By Christopher Reilly -- Purchasing, 2/10/2000

World-class chemical companies are instituting formal programs that both identify top-performing suppliers and attempt to increase business with them. To gain a glimpse of how buyers rate supplier performance, Purchasing Magazine asked buyers in the CPI whether suppliers have made general improvements in the way they approach materials supply and in what specific areas they have improved.

Essentially, purchasing professionals are calling on suppliers to improve performance by being proactive in developing improvement strategies, and by showing them opportunities to enhance the total value of supply. Based on our research, buyers' visions appear no longer to be confined to basic performance measurements. While still obviously important, specific performance areas are giving way to improving the overall supply chain and to finding process efficiencies that were hidden or overlooked in the past.

According to a consensus of buyers, the best suppliers are those that:

- Work closely with customers to improve performance and reduce costs.

- Readily share data and supply resources to reach mutually agreed-upon goals with customers.

- Monitor their own performance for continuous improvement, as well as outline areas where customers can improve.

Items:
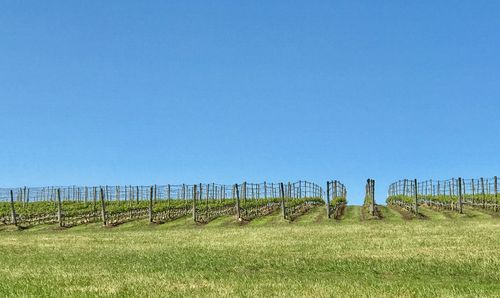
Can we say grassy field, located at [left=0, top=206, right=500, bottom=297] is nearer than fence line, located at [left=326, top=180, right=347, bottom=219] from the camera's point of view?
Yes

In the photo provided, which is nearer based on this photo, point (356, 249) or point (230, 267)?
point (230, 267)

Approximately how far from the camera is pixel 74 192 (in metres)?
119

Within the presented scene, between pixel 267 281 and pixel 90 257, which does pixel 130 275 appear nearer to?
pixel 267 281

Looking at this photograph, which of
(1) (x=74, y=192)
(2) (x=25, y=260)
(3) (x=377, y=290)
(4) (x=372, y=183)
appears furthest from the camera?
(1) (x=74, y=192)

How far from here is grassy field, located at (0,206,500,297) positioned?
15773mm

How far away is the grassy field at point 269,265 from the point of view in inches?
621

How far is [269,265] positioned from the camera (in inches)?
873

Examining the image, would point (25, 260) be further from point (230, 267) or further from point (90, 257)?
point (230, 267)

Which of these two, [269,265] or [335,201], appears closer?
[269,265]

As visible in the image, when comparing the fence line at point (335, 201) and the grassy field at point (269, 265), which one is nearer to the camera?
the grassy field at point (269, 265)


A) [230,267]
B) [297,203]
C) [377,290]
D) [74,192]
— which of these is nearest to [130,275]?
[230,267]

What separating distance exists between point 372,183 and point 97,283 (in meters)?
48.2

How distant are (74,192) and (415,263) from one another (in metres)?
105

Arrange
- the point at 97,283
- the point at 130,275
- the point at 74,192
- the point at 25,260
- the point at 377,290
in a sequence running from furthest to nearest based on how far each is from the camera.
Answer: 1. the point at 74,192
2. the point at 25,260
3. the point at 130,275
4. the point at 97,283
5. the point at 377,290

Written instruction:
Put this sentence from the article on supplier performance into Spanish: "Based on our research, buyers' visions appear no longer to be confined to basic performance measurements." You won't need the lines for this.

Answer in full:
Según nuestra investigación, las visiones de los compradores ya no parecen limitarse a las mediciones básicas de desempeño.